De poenpooiers van Telenet

Ik heb het er hier onlangs nog over gehad, maar het zit me hoog en daarom blijf ik aan dat been knagen.

Maandelijks betaal ik een niet onaardig bedragje ─ ruim € 130 ─ aan Telenet en nu zat ik me af te vragen wat ik daar eigenlijk voor in de plaats krijg: televisie, telefonie, internet …

Ik heb een vaste telefoonlijn en daar bel ik gratis mee, behalve als ik met een buitenlandse correspondent wil spreken. Ik heb twee mobiele telefoonnummers en daar stuur ik gratis berichten mee en kan ik ook gratis bellen, behalve als ik me naar het buitenland begeef. Ik beschik over een internetverbinding, die Telenet supersnel noemt, maar die in mijn geval nogal wat steken laten vallen. En dan beschik ik natuurlijk over die fameuze tv-box, waarmee ik mijn kijkgedrag tot in de finesses zou kunnen beheren.

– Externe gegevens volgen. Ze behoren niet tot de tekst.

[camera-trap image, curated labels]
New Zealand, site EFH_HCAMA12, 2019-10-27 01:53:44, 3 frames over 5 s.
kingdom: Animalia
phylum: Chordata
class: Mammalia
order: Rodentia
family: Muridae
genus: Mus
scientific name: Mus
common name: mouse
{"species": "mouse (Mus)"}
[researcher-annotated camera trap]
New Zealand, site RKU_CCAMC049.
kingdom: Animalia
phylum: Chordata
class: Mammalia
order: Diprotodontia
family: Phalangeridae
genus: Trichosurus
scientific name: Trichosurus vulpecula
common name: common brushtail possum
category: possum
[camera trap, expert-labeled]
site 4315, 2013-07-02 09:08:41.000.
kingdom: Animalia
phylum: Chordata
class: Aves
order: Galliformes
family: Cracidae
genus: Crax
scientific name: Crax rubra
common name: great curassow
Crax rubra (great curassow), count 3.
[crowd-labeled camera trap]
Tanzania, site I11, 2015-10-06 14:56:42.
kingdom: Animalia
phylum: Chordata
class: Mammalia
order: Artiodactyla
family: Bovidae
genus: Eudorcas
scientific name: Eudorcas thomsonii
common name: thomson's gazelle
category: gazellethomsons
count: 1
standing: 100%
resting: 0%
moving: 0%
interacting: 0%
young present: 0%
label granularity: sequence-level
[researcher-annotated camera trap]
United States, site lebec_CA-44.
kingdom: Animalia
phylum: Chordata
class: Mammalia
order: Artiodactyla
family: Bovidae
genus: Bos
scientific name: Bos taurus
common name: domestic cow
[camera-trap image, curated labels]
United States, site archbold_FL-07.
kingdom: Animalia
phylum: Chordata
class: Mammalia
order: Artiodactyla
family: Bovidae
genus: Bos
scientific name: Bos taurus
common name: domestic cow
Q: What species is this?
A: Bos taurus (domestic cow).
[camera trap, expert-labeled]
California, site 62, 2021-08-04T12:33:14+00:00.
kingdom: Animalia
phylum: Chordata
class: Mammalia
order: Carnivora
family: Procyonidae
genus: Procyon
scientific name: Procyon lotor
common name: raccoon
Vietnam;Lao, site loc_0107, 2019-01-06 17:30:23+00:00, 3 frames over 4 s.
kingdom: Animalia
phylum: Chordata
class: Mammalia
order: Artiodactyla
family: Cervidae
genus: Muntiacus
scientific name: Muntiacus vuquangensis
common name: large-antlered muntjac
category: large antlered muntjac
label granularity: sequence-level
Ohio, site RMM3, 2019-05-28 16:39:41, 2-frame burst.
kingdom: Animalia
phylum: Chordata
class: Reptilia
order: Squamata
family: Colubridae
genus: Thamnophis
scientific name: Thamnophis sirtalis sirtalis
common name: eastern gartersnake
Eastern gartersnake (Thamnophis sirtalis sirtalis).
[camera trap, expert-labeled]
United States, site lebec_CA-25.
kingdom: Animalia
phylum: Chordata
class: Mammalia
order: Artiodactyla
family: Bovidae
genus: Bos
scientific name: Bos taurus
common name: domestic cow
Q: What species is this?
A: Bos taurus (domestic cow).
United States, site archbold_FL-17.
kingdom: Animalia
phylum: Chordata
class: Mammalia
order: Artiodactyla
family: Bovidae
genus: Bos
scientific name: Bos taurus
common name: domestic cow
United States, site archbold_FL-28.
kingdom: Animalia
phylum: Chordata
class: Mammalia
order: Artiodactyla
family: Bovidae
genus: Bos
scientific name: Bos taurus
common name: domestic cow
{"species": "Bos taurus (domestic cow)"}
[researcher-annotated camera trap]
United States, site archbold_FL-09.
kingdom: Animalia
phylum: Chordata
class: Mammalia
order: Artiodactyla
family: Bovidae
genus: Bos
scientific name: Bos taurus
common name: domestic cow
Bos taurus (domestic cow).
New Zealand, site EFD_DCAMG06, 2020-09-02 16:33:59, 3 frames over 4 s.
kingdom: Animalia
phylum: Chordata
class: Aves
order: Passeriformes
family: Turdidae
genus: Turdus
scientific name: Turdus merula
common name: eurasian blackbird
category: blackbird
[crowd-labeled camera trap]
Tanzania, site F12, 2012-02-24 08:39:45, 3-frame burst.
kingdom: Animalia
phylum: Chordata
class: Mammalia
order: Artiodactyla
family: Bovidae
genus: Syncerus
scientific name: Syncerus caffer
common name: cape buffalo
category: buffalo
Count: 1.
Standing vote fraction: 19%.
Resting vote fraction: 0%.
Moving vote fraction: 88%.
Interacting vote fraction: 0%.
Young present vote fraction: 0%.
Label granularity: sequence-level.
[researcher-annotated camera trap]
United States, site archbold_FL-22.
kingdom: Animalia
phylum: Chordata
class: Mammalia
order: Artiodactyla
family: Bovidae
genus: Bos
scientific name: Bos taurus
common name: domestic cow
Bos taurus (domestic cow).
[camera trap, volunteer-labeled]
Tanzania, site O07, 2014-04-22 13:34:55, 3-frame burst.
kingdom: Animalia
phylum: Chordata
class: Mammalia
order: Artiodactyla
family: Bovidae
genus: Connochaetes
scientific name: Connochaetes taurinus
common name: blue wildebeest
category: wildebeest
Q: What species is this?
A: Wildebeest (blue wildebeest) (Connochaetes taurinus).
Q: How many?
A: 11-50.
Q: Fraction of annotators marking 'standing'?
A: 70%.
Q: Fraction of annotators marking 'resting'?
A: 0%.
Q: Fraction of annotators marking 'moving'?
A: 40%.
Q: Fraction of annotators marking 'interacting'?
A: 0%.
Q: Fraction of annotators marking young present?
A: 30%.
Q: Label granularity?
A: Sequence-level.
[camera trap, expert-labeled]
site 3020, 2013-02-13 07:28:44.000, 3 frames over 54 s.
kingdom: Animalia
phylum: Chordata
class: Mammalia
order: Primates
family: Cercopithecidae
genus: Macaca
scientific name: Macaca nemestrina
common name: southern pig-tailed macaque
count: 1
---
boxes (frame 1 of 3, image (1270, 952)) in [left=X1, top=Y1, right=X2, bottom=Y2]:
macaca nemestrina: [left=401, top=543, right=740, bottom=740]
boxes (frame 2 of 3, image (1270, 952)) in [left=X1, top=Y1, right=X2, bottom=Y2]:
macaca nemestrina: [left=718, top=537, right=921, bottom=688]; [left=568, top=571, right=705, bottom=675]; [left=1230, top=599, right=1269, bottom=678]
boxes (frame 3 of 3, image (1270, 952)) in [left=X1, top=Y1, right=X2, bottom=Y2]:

Het ding blijkt evenwel nogal wat kuren te vertonen en beantwoordt zelfs niet aan mijn nochtans geringe verwachtingen. Het is zonder meer matig spul en ik krijg het er danig van op mijn teringtietjes.

Ik kan er dus opnames mee maken, of ─ je houdt het niet voor mogelijk ─ terugkijken naar programma’s die ik gemist heb, maar toch graag wil zien, al moet ik dan wel de eeuwigdurende en strontvervelende reclameboodschappen voor lief nemen, want die kan ik ─  en anderen met mij ─ onmogelijk doorspoelen. Ja zeg, maak het een beetje!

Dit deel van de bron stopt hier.